[Records from a data source]
______
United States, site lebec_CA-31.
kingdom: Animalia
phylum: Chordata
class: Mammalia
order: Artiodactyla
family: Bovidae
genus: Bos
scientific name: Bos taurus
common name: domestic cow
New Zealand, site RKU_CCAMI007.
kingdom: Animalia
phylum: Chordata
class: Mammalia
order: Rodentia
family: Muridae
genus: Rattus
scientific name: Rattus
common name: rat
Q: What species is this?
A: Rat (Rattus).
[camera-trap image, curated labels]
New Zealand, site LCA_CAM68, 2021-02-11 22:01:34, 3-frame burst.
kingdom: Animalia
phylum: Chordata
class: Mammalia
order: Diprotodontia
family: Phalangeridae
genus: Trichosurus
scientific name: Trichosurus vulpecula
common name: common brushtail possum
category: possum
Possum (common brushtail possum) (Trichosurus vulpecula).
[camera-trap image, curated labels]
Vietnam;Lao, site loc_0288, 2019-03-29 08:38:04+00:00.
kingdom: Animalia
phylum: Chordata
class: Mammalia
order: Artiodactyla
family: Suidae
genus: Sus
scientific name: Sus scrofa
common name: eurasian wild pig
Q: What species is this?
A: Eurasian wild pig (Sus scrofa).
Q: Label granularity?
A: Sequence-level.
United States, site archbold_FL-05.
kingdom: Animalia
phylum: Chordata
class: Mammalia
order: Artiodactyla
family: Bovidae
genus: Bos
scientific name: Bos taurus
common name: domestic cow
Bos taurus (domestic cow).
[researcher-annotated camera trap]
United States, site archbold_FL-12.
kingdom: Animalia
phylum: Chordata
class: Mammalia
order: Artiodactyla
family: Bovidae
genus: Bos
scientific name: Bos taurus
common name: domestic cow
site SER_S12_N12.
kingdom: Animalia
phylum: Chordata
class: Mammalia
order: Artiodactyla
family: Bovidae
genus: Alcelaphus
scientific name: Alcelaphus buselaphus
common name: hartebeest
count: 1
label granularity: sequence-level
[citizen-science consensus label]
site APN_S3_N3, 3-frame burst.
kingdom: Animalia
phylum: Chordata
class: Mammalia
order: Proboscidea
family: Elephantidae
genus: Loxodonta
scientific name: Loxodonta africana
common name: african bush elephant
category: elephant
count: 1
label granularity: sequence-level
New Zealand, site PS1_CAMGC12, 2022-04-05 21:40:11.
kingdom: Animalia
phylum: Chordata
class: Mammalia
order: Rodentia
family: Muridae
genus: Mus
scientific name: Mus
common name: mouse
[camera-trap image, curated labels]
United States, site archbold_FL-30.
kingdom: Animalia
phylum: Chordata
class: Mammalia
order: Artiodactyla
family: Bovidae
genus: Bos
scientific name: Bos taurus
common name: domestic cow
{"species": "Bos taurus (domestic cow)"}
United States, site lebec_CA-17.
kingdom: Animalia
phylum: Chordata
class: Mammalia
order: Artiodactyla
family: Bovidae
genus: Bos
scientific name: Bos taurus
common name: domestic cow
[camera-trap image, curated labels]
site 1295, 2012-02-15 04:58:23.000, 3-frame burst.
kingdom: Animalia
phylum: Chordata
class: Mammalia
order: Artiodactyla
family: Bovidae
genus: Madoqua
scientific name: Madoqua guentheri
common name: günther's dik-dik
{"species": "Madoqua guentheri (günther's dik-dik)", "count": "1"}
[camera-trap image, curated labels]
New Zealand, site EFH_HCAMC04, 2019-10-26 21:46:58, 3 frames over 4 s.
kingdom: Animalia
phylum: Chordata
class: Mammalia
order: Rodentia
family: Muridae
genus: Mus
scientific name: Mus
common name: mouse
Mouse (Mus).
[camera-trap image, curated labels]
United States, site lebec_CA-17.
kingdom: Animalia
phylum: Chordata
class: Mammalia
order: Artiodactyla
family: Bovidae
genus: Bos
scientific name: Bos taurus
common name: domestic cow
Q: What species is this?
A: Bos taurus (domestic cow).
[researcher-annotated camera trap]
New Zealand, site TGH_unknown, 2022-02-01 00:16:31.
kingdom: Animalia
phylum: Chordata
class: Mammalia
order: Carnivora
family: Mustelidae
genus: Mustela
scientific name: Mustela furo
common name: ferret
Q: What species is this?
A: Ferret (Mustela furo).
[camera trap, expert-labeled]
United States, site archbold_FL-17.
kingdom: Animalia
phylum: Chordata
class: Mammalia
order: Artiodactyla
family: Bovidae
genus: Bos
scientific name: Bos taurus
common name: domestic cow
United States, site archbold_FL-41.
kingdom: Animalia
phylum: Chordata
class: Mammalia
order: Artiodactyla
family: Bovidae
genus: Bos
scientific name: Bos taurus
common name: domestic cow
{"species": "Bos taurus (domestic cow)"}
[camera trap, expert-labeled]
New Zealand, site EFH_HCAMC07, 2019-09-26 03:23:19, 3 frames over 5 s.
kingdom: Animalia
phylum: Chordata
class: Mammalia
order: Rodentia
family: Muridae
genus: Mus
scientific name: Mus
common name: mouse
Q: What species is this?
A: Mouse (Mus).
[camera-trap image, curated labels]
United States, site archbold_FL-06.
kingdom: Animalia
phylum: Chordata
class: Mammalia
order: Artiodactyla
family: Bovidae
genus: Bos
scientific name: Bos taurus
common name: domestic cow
______
→ **TASK DIRECTIONS**:
Starting with the first line of the records, repeat every line up to and including the one containing "genus: Trichosurus", and nothing else.

→ **RESPONSE TO THIS EXERCISE**:
United States, site lebec_CA-31.
kingdom: Animalia
phylum: Chordata
class: Mammalia
order: Artiodactyla
family: Bovidae
genus: Bos
scientific name: Bos taurus
common name: domestic cow
New Zealand, site RKU_CCAMI007.
kingdom: Animalia
phylum: Chordata
class: Mammalia
order: Rodentia
family: Muridae
genus: Rattus
scientific name: Rattus
common name: rat
Q: What species is this?
A: Rat (Rattus).
[camera-trap image, curated labels]
New Zealand, site LCA_CAM68, 2021-02-11 22:01:34, 3-frame burst.
kingdom: Animalia
phylum: Chordata
class: Mammalia
order: Diprotodontia
family: Phalangeridae
genus: Trichosurus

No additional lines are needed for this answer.